Kernel API that take arbitrary eBPF programs will typically verify that they’re safe to run, before actually running them. Safety includes ensuring that the eBPF program won’t run forever and one easy way to enforce that is having no backwards jumps (jumps with negative offsets). In general, though, eBPF isn’t restricted to the kernel and eBPF programs can contain infinite loops.
$ cat input.c
#include <stdint.h>
uint64_t infinite_loop(uint64_t x) {
while ((x * x) != 7) {
x++;
}
return x;
}
$ ./compile.sh
0000000000000000 infinite_loop:
0: bf 10 00 00 00 00 00 00 r0 = r1
0000000000000008 LBB0_1:
1: 07 00 00 00 01 00 00 00 r0 += 1
2: bf 12 00 00 00 00 00 00 r2 = r1
3: 2f 22 00 00 00 00 00 00 r2 *= r2
4: bf 01 00 00 00 00 00 00 r1 = r0
5: 55 02 fb ff 07 00 00 00 if r2 != 7 goto -5 <LBB0_1>
6: 07 00 00 00 ff ff ff ff r0 += -1
7: 95 00 00 00 00 00 00 00 exit
eBPF can also represent calls to user-defined functions (although some kernel verifiers may reject them, depending on the kernel version). Like jumps, the call instruction’s argument (‘immediate’ for calls, ‘offset’ for jumps) is relative to the multiple-of-8-bytes position after the jump or call instruction. If the compiler emits bytecode in the same order that functions are defined in the source code then the argument can be negative or positive depending on whether the callee implementation is before or after the call instruction.
$ cat input.c
#include <stdint.h>
typedef struct context {
uint32_t x;
uint32_t y;
} context;
__attribute__((noinline))
uint64_t max(uint64_t arg1, uint64_t arg2) {
return (arg1 > arg2) ? arg1 : arg2;
}
// This is the mul function prototype.
uint64_t mul(uint64_t arg1, uint64_t arg2);
uint64_t foo(context* ctx) {
if (!ctx) {
return 0;
} else if (ctx->x == 7) {
return max(ctx->x, ctx->y);
}
return 100 + mul(ctx->x, ctx->y);
}
// This is the mul function implementation.
__attribute__((noinline))
uint64_t mul(uint64_t arg1, uint64_t arg2) {
return arg1 * arg2;
}
$ ./compile.sh
0000000000000000 max:
0: bf 10 00 00 00 00 00 00 r0 = r1
1: 2d 20 01 00 00 00 00 00 if r0 > r2 goto +1 <LBB0_2>
2: bf 20 00 00 00 00 00 00 r0 = r2
0000000000000018 LBB0_2:
3: 95 00 00 00 00 00 00 00 exit
0000000000000020 foo:
4: b7 00 00 00 00 00 00 00 r0 = 0
5: 15 01 07 00 00 00 00 00 if r1 == 0 goto +7 <LBB1_4>
6: 61 12 04 00 00 00 00 00 r2 = *(u32 *)(r1 + 4)

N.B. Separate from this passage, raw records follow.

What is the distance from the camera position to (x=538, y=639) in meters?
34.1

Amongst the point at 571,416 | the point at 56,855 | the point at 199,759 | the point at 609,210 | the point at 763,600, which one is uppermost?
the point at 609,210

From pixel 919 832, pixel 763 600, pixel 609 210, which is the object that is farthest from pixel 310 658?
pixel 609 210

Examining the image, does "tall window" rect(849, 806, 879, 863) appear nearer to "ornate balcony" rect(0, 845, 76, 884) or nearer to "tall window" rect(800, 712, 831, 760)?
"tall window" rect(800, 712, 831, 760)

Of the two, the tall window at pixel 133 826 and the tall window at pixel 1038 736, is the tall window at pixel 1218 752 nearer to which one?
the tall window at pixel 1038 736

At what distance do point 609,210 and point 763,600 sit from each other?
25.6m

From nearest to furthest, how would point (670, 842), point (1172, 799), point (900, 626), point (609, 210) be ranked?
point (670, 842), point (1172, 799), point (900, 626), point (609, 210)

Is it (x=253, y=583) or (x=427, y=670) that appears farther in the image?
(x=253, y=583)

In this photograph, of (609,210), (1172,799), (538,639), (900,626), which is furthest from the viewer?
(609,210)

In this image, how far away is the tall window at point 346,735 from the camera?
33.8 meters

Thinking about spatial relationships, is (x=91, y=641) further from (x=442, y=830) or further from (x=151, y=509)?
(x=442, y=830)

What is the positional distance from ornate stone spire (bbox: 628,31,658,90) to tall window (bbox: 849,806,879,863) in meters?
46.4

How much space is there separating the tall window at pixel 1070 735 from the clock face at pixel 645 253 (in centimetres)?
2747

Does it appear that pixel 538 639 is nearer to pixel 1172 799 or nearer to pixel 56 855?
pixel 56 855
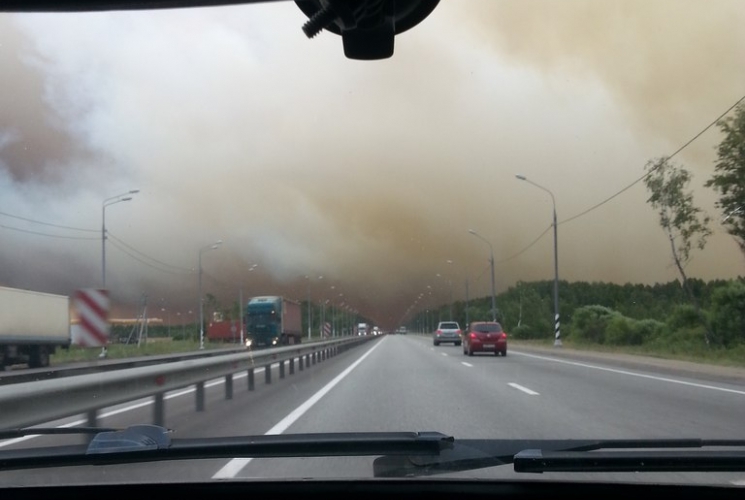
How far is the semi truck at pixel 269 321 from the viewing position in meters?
22.0

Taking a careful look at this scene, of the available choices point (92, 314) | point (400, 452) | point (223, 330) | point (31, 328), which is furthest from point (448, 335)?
point (400, 452)

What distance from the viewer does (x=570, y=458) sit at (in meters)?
4.29

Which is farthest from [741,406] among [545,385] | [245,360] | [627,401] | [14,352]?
[14,352]

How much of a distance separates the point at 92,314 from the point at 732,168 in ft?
78.0

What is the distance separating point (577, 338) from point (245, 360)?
40.1m

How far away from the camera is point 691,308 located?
42.3m

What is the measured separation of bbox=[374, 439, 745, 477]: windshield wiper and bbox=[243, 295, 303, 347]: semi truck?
16.1m

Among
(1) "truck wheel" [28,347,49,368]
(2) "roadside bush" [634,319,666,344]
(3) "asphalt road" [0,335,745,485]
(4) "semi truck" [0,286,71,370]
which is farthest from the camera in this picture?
(2) "roadside bush" [634,319,666,344]

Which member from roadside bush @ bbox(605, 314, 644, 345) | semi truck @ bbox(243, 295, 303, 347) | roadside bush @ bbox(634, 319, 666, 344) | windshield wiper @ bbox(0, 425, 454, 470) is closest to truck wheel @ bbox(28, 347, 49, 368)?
semi truck @ bbox(243, 295, 303, 347)

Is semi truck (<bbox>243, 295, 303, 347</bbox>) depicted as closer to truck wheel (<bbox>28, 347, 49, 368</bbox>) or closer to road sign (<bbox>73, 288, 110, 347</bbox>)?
truck wheel (<bbox>28, 347, 49, 368</bbox>)

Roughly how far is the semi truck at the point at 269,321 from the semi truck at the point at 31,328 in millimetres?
4832

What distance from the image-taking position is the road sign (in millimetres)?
8986

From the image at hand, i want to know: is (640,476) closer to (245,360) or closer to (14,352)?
(245,360)

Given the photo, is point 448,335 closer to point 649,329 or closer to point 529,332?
point 529,332
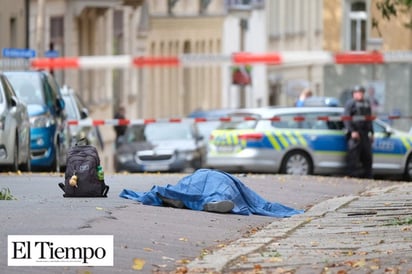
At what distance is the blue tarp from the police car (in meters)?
14.5

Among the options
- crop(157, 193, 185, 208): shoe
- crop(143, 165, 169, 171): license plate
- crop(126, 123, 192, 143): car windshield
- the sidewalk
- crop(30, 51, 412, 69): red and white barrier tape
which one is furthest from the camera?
crop(30, 51, 412, 69): red and white barrier tape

7: 61 11 00 00 00 00 00 00 r1 = *(u32 *)(r1 + 0)
8: 55 01 02 00 07 00 00 00 if r1 != 7 goto +2 <LBB1_3>
9: 85 10 00 00 f6 ff ff ff call -10
10: 05 00 02 00 00 00 00 00 goto +2 <LBB1_4>
0000000000000058 LBB1_3:
11: 85 10 00 00 02 00 00 00 call 2
12: 07 00 00 00 64 00 00 00 r0 += 100
0000000000000068 LBB1_4:
13: 95 00 00 00 00 00 00 00 exit
0000000000000070 mul:
14: bf 20 00 00 00 00 00 00 r0 = r2
15: 2f 10 00 00 00 00 00 00 r0 *= r1
16: 95 00 00 00 00 00 00 00 exit
If restricted to only calling user-defined functions that have already been
implemented (earlier in the source code) then the call instruction argument
for user-defined functions will always be negative. This gives an opportunity
to re-define the semantics of a non-negative argument.
I’m not as familiar with the BSD operating systems family, but Linux declares
over a hundred built-in “helper functions”, such as bpf_map_lookup_elem and
bpf_get_socket_cookie. Some of these are general, some are very specific to
examining network packets. The bpf-helpers man
page says “eBPF
programs call directly into the compiled helper functions without requiring any
foreign-function interface. As a result, calling helpers introduces no
overhead, thus offering excellent performance”.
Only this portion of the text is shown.